Analysis of Genetic Variations in Soybean using Simple Sequence Repeat (SSR) Markers

Mashal Malik and Mudassar Nawaz Khan*

Genomics and Bioinformatics Division, Institute of Biotechnology and Genetic Engineering, The University of Agriculture Peshawar, Khyber Pakhtunkhwa, Pakistan.

Abstract | Soybean is nutritionally rich source of proteins and fats. It is grown in many countries of world including US, China, Brazil and India. Pakistan grows soybean on a very limited land owing to lack of farmers interest and government attention. Soybean lines; B24G14, B23G5, B20G16, B21G2, B21G9, B6G23, B23G16 and B29G11 were grown for one month and analyzed for morphological and molecular variations. In order to analyze genetic variations, Single sequence repeat (SSR) markers were used. The line B20G16 showed the highest morphological growth parameters of plant height, total number of leaves, leaf width, leaf length and leaf weight, while line B29G11 revealed the lowest. The maximum plant height (128.03 cm) was found for line B20G16. A maximum number of 48 leaves with leaf width of 2.34 cm, leaf length of 3.34 cm leaf and leaf weight of 156.11 mg were recorded in line B20G16. The line B29G11 grew with the least plant height (51.01 cm), number of leaves (24), leaf width (1.13 cm), leaf length (2.14 cm) and leaf weight (136.67 mg). Five SSR primers (Soy satt 001, Soy satt 005, Soy satt148, Soy satt160, Soy satt171) which were previously reported to be highly polymorphic and mapped on different linkage groups, were used for analyzing genetic variations in soybean. All the primers were amplified with two different-sized alleles against each primer. Dendrogram was constructed using software SAS by Neighbor-Joining method which clustered the soybean lines into two groups. Maximum genetic dissimilarity (7) was found between line B24G14 and line B23G16. From the results of the study, it was clear that B20G16 had maximum morphological growth, while B29G11 revealed minimum growth among the tested lines, although these two lines were clustered into the same cluster interestingly. It can be concluded that line B20G16 may be further analyzed and might be useful in breeding programs.


Received | July 13, 2020; Accepted | January 14, 2021; Published | March 25, 2021

*Correspondence | Mudassar Nawaz Khan, Genomics and Bioinformatics Division, Institute of Biotechnology and Genetic Engineering, The University of Agriculture Peshawar, Khyber Pakhtunkhwa, Pakistan; Email: [email protected]

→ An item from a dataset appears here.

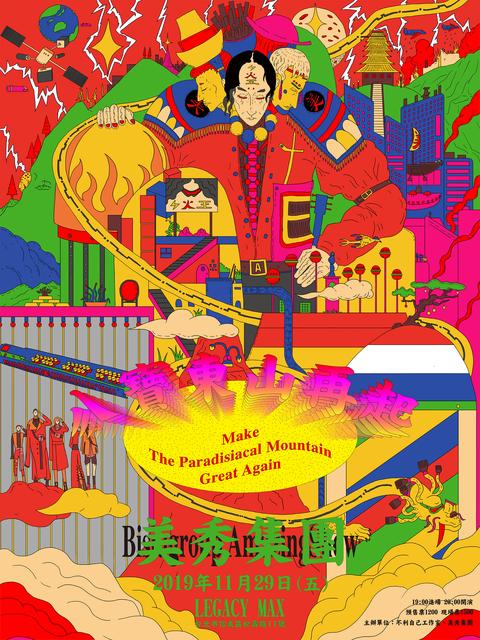 美秀集團《八寶東山再起》演唱會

Citation | Malik, M. and M.N. Khan. 2021. Analysis of genetic variations in soybean using simple sequence repeat (SSR) markers. Sarhad Journal of Agriculture, 37(2): 331-339.

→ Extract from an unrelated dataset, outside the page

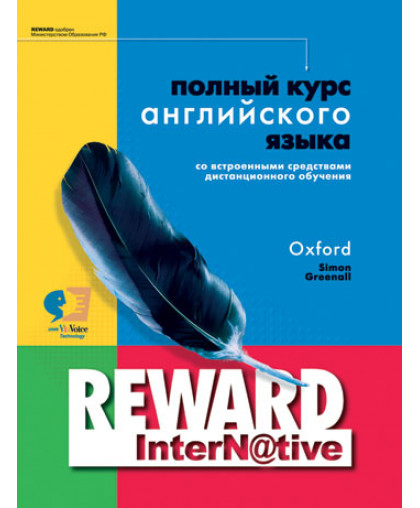 REWARD INTERN@TIVE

DOI | http://dx.doi.org/10.17582/journal.sja/2021/37.2.331.339

Keywords | SSR, Soybean, Morphology, Genetic variations, Lines



Introduction

Soybean (Glycine max (L.) Merr.) belongs to family Leguminoseae, sub-family Papilionaceae, with the genome size of 1.1 kb (Newell and Hymowitz, 1983). Soybean had originated in North and Central China and emerged as domestic crop in 11th century B.C. in the eastern half of Northern China; migrated to Southern China, Korea, Japan and South-East Asia probably between 11th to 13th centuries B.C (Hymowitz, 1970). In both South and North hemisphere geographical locations, soybean has wide range of latitudinal adaptation, thus reflecting subsequent breeding history and a very complex domestication origin (Carter et al., 2004). The soybeans can germinate on well-drained soils with maximum crop production on fertile loam soils. Soybean shows no sensitivity to acidic soils as many other legumes. For crop growth, the suitable soil pH is 6-7. There is enough availability of calcium and magnesium in this range of pH. Soybean is a high-quality food owing to its rich protein and oil content in comparison with other plants (Anderson and Bush, 2011). Soybean contains 40-42% protein and 18-22% oil varying with environmental and genetic factors (Krishnan, 2001). Soybean is blessed with 8 essential amino acids necessarily required for human proteins synthesis (Fukushima, 2001).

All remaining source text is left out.